> [Excerpted text]
Decoder randomly outputs NaN tensor.

y-rokutan commented 3 years ago

Hi,

I just noticed misbehavior of decoder, seems to output NaN tensor randomly.

Problem AutoregressiveWrapper.generate randomly outputs NaN tensor and fails with RuntimeError: probability tensor contains either `inf`, `nan` or element < 0

How to Reproduce the bug Set decoder to cuda device dec = PerformerLM(**dec_kwargs).to('cuda:1'), and repeat decoding inside the AutoregressiveWrapper:

performer_pytorch/autoregressive_wrapper.py(63)

...
for _ in range(seq_len):
x = out[:, -self.max_seq_len:]
input_mask = input_mask[:, -self.max_seq_len:]
logits = self.net(x, mask=input_mask, **kwargs)[:, -1, :] <<-- HERE

output

(Pdb) self.net(x, mask=input_mask, **kwargs)[:, -1, :]
tensor([[-0.6147,  0.4647,  0.8009,  ..., -0.3772, -0.5126, -0.3495]],
 device='cuda:1')
(Pdb) self.net(x, mask=input_mask, **kwargs)[:, -1, :]
tensor([[-0.6792,  0.3940,  0.6685,  ..., -0.5081, -0.4801, -0.2691]],
 device='cuda:1')
(Pdb) self.net(x, mask=input_mask, **kwargs)[:, -1, :]
tensor([[-0.6146,  0.4647,  0.8011,  ..., -0.3772, -0.5128, -0.3496]],
 device='cuda:1')
(Pdb) self.net(x, mask=input_mask, **kwargs)[:, -1, :]
tensor([[-0.0530, -0.0343,  0.0998,  ...,  0.6310, -0.1682, -0.7353]],
 device='cuda:1')
(Pdb) self.net(x, mask=input_mask, **kwargs)[:, -1, :]
tensor([[nan, nan, nan,  ..., nan, nan, nan]], device='cuda:1') <<-- It randomly outputs NaN tensor.

Any ideas why this happens?

Records from a data source:
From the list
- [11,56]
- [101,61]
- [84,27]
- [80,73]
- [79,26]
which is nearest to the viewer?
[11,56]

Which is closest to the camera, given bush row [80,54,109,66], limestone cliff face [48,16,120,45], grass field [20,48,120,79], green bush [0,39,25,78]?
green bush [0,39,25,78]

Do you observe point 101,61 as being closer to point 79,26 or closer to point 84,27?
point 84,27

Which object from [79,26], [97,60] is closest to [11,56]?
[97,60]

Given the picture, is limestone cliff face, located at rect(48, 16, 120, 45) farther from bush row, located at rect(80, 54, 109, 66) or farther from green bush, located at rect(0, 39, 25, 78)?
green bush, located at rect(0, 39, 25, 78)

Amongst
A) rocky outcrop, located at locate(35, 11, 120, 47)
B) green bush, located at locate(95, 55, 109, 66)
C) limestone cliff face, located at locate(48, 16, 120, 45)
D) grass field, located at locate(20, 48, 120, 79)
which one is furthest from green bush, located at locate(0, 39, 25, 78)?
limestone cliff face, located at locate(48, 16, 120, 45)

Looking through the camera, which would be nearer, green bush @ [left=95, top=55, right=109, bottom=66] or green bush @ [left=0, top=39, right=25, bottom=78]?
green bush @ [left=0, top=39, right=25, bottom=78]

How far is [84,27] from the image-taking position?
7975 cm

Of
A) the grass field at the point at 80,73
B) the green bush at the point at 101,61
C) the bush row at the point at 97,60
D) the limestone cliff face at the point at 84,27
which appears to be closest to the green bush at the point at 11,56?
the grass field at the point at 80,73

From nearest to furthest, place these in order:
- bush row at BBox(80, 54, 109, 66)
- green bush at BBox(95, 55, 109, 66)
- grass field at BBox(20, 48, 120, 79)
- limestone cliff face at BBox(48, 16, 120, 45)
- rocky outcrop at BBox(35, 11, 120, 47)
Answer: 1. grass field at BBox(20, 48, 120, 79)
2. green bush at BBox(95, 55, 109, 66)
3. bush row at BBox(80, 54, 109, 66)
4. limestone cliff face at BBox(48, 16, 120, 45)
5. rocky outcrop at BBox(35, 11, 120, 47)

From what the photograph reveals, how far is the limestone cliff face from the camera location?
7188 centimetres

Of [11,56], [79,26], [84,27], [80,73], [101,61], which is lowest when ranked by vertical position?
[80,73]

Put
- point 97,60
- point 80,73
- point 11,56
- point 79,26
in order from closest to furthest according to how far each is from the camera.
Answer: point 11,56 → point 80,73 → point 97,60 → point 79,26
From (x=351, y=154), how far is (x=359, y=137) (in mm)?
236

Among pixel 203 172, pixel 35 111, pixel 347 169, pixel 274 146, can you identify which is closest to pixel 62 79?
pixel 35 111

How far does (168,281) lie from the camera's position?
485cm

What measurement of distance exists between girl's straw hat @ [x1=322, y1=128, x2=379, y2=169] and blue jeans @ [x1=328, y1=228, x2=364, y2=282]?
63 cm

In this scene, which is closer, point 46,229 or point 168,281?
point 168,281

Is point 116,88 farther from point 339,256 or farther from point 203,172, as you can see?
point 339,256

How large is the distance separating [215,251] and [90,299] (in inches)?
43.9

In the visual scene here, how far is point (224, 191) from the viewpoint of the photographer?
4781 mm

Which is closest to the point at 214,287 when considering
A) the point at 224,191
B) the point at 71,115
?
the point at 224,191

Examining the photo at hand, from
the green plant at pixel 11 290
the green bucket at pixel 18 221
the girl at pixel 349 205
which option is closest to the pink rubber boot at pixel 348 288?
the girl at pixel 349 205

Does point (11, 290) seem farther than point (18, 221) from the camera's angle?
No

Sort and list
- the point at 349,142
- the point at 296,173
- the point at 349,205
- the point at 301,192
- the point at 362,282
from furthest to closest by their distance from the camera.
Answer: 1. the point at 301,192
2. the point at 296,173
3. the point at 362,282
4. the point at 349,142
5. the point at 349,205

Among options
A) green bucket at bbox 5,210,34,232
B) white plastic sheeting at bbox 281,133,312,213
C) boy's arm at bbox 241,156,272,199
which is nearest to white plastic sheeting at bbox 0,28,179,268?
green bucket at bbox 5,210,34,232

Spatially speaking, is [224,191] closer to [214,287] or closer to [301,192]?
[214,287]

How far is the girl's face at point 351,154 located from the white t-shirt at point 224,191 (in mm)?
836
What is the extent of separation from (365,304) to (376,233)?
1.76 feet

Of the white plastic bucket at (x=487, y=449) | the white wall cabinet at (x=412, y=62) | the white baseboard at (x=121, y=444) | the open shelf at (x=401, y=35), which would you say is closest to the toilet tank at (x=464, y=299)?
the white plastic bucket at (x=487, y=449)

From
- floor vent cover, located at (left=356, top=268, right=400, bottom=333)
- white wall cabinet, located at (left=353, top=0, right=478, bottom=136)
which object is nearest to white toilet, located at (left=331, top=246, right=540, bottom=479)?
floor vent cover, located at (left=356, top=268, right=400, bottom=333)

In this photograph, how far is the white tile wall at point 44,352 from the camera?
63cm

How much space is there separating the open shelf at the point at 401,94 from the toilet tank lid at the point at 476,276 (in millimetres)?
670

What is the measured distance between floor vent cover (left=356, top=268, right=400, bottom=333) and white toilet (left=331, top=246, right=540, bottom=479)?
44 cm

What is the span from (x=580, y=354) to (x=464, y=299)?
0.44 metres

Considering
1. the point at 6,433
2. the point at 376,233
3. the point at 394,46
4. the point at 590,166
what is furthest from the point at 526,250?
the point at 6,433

> [Set exercise A]
Answer these questions about the issue on the decoder's NaN output.
(i) What error does AutoregressiveWrapper.generate fail with?
(ii) To which device is the decoder moved to reproduce the bug?
(iii) In the debugger output, on which call does the tensor contain only nan values?
> [Set exercise B] Write what comes next in the issue on the decoder that outputs NaN tensors, starting after its final line.

> [Expected output A]
(i) RuntimeError: probability tensor contains either `inf`, `nan` or element < 0
(ii) 'cuda:1'
(iii) The fifth call

> [Expected output B]
lucidrains commented 3 years ago

@y-rokutan Hi Yuri! I think there may be something wrong with your training script

If you run the enwik8 example https://github.com/lucidrains/performer-pytorch/tree/main/examples/enwik8_simple, it uses the decoder and I have never personally run into NaN problems

y-rokutan commented 3 years ago

Hi @lucidrains, Thx for your quick reply. I've also checked enwik8 example runs perfectly and assume this problem comes from my change. Let me clarify my situation and problem.

Model
- PerformerEncDec with SRC_SEQ_LEN=49152 and TGT_SEQ_LEN=4096
- Model split into 2x nvidia RTX 3090 with NVLink (encoder to cuda:0 and decoder to cuda:1)
- Other settings and codes are the same as performer-pytorch/README.md Encoder / Decoder section.
Nan Tensor behavior
- logits = self.net(x, mask=input_mask, **kwargs)[:, -1, :] in autoregressive_wrapper.py randomly returns NaN tensor.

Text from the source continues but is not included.